President Trump was right to do this. The World Health Organization failed to warn the world about the novel coronavirus early enough, and it parroted China’s stand on the matter. We should take care of our own first & not send China’s lapdog organization almost a half-billion dollars a year.
Fox News is reporting:
“President Trump announced at the White House coronavirus press briefing on Tuesday that the United States will immediately halt all funding for the World Health Organization (WHO), saying it had put “political correctness over lifesaving measures.”
Also at the briefing, the president said plans to ease the national economic shutdown were being finalized, and that he would be “authorizing governors to reopen their states to reopen as they see fit.”
In the meantime, Trump declared that the United States would undertake a 60-to-90 day review into why the “China-centric” WHO had caused “so much death” by “severely mismanaging and covering up” the coronavirus’ spread.
The United States is the WHO’s largest single donor, and the State Department had previously planned to provide the agency $893 million in the current two-year funding period.
“We have deep concerns over whether America’s generosity has been put to the best use possible,” Trump said, accusing the WHO of failing to adequately keep the international community apprised of the threat of the coronavirus.
“The WHO failed in this duty, and must be held accountable,” Trump said. He added that the WHO had ignored “credible information” in December 2019 that the virus could be transmitted from human to human.
Trump: Today, I am instructing made administration to halt funding of the World Health Organization while a review is conducted to assess the World Health Organization's role in severely mismanaging and covering up the spread of the coronavirus. pic.twitter.com/sJ9w3FUqCM
— Julio Rosas (@Julio_Rosas11) April 14, 2020
As early as late December, Wuhan medical staff were suspected to have contracted the disease, indicating likely human-to-human transmissibility.
On January 4, in a statement first flagged by The National Review, the head University of Hong Kong’s Centre for Infection warned that “the city should implement the strictest possible monitoring system for a mystery new viral pneumonia that has infected dozens of people on the mainland, as it is highly possible that the illness is spreading from human to human.”
The Chinese government also began suppressing news about the virus, and even detained Doctor Li Wenliang, who has since died of coronavirus after trying to warn the international community of the threat.
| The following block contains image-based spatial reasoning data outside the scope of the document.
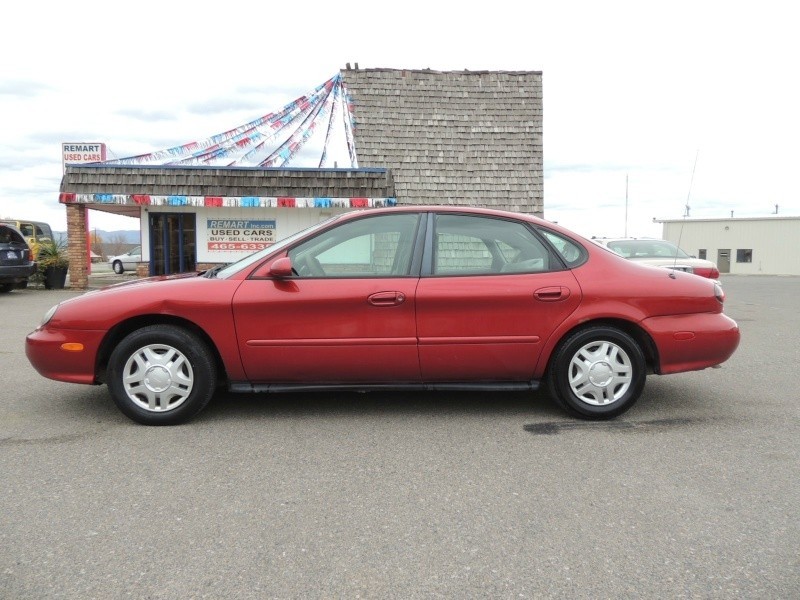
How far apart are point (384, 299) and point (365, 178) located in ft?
39.7

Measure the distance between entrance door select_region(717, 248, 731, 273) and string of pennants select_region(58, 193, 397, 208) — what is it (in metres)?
31.5

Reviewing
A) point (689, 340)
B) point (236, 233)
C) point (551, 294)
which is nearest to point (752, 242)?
point (236, 233)

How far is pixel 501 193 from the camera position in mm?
16984

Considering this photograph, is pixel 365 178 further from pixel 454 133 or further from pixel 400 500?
pixel 400 500

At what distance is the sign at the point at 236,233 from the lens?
17000mm

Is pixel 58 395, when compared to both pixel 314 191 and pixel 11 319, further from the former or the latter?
pixel 314 191

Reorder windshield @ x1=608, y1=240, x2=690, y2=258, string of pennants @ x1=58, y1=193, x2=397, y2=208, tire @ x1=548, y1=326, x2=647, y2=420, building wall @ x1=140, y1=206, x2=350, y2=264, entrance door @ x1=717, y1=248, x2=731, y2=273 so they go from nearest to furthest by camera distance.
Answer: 1. tire @ x1=548, y1=326, x2=647, y2=420
2. windshield @ x1=608, y1=240, x2=690, y2=258
3. string of pennants @ x1=58, y1=193, x2=397, y2=208
4. building wall @ x1=140, y1=206, x2=350, y2=264
5. entrance door @ x1=717, y1=248, x2=731, y2=273

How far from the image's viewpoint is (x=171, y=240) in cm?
1712

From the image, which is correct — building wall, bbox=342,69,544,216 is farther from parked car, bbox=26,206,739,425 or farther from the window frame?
parked car, bbox=26,206,739,425

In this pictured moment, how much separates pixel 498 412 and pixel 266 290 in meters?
1.84

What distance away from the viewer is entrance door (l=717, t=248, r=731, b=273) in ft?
133

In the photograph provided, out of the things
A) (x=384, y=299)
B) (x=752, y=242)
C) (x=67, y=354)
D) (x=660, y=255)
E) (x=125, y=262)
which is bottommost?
(x=67, y=354)

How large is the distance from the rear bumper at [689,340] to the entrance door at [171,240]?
14.5 meters

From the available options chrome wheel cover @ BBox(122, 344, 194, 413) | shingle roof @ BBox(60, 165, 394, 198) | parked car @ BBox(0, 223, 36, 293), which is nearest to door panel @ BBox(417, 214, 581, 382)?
chrome wheel cover @ BBox(122, 344, 194, 413)
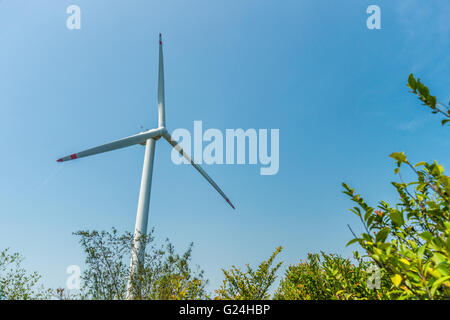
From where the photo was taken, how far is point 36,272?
588 inches

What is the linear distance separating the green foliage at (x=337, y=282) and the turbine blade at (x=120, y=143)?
58.9ft

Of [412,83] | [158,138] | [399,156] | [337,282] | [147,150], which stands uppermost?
[158,138]

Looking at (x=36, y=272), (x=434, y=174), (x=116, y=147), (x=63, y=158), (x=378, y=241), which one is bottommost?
(x=36, y=272)

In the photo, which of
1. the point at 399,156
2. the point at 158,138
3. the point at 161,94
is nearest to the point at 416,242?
the point at 399,156

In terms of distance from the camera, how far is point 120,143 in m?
21.6

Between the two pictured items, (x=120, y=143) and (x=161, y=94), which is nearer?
(x=120, y=143)

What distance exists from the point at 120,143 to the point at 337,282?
70.6 ft

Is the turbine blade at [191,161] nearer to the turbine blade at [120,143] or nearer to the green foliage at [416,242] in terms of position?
the turbine blade at [120,143]

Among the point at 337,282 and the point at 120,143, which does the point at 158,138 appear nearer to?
the point at 120,143

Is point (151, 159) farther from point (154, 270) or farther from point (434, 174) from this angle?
point (434, 174)

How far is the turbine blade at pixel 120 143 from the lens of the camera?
64.8 ft

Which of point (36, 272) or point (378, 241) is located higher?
point (378, 241)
Nevertheless, on January 8, the WHO declared: “Preliminary identification of a novel virus in a short period of time is a notable achievement and demonstrates China’s increased capacity to manage new outbreaks.”
Again on January 14, the WHO simply echoed Chinese government statements: “Preliminary investigations conducted by the Chinese authorities have found no clear evidence of human-to-human transmission of the novel coronavirus (2019-nCoV) identified in Wuhan, China.”
By January 19, the WHO had changed its tune somewhat, but still hedged. “Not enough is known to draw definitive conclusions about how it is transmitted, the clinical features of the disease, the extent to which it has spread, or its source, which remains unknown.”
Dr. Anthony Fauci, the top infectious disease expert in the U.S. and a key member of Trump’s coronavirus task force, has said misinformation from China, repeated by the WHO, had affected U.S. response efforts.
Several media organizations had also uncritically cited WHO’s assurances about the coronavirus.
The Washington Post even ran a story quoting a Chinese official asking for “empathy” and slamming the White House for acting “in disregard of the WHO recommendation against travel restrictions.”
Former Vice President Joe Biden, just hours after Trump announced travel restrictions on China on Jan. 31, criticized the president’s “hysterical xenophobia.”
In March, The Post finally acknowledged that critics accused China and WHO of “covering up or downplaying the severity of an infectious disease outbreak.”
Democrats, however, have voiced reluctance to cutting the WHO’s funding. Sen. Robert Menendez, D-N.J., has said the agency needs more money during the pandemic.
“Given the WHO’s indispensable role, it is imperative that the United States increase contributions,” Menendez wrote in March.”
Thank you, President Trump, for putting America first!